February 20, 2019, 8:44 PM UTC

For the first time since Apple introduced cellular-capable iPads in 2010, more people took their tablets off their U.S. mobile plans last year than added them, according to a new report.

But the reversal wasn’t all bad news for wireless carriers Verizon (VZ), AT&T, Sprint (S) and T-Mobile (TMUS), said longtime industry analyst and consultant Chetan Sharma, who compiled the data. The number of people connecting cellular-capable smartwatches has grown from almost none a few years ago to millions last year, though he declined to disclose the exact figures.

“Consumers are satisfied with attaching their tablets to their smartphones or just using Wi-Fi,” Sharma said.

At least in terms of Wi-Fi, connecting is a lot more convenient now than a few years ago. The number of public Wi-Fi hotspots at places like coffee shops and airports nearly doubled to 124 million worldwide in 2017 from just 64 million in 2015, according to Cisco Systems.

But hotspots are generally a bad option for smartwatches, which are increasingly used on the go for tracking exercise and fitness activity, listening to music streaming, and checking texts. The alternative is for consumers to pay carriers $10 monthly to add a smartwatch connection to their plans.

Although Apple (AAPL) wasn’t the first smartwatch maker to add cellular capability—its first connected Apple Watch models debuted in 2017, a year or two after some rivals. But it was the first to grab the attention of large numbers of consumers, Sharma said.

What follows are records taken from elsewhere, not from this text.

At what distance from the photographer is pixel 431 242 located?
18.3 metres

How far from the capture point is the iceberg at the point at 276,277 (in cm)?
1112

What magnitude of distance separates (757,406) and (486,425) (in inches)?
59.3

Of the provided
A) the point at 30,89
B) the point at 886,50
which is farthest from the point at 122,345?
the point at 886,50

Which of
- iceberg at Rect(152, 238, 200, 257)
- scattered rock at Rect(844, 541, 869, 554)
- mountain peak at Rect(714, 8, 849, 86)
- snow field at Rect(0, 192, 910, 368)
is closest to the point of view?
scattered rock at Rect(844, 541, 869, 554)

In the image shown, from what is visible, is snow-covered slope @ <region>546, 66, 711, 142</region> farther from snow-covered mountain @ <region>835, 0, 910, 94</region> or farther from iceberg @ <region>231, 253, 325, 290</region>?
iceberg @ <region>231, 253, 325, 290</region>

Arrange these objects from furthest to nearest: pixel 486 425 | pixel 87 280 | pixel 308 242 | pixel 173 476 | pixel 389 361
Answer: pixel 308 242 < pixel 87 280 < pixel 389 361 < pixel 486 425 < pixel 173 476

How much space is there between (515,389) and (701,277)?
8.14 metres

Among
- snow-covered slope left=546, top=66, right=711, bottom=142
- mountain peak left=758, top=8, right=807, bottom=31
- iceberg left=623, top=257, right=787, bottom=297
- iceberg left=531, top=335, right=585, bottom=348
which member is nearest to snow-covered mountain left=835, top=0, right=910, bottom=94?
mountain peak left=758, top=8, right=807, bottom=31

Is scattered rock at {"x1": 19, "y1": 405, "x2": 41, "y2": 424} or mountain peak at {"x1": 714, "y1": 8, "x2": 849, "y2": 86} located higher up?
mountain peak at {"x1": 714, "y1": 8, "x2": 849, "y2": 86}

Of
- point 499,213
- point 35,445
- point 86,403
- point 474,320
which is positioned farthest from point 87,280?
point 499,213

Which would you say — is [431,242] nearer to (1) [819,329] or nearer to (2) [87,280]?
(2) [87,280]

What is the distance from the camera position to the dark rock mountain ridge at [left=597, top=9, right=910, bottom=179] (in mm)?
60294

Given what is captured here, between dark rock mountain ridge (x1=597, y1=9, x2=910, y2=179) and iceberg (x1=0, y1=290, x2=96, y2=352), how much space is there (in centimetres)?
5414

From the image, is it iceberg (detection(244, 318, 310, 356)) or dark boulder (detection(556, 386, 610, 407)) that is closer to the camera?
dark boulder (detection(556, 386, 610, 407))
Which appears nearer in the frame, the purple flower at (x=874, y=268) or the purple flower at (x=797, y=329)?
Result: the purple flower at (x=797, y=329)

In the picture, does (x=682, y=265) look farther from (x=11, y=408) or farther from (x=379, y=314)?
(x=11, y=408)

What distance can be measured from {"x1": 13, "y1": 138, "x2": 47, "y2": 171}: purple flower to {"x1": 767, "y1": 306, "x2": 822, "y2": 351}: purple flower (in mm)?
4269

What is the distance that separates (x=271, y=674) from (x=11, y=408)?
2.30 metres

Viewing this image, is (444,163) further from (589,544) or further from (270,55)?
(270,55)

He calls the connected version of Apple Watch, which starts at $500 for Series 4, the “the sleeper hit” of the wireless market in 2018. Apple doesn’t disclose how may watches it sold, cellular or total, but analysts estimate it moved about 25 million last year with forecasts of 30 million to 35 million for 2019.

“The new version of Apple Watch has better battery life for the cellular version and consumers seem to like having connectivity on their wrists,” Sharma says.

Still, connected tablets also saw rapid growth cellular connections for a few years, before tailing off. That could happen with watches, too, but Sharma is optimistic.

“It remains to be seen,” he says. “But given that watch is now tightly linked with healthcare, there is some good synergy.”

Overall in 2018, three out of every four new connections for the carriers was something other than a phone, Sharma said. Connected cars, a category dominated by AT&T (T), grabbed the largest share of new connections—about 40%—followed by phones at 25%, smart devices like cameras or sensors at 16%, and wearables at 12%.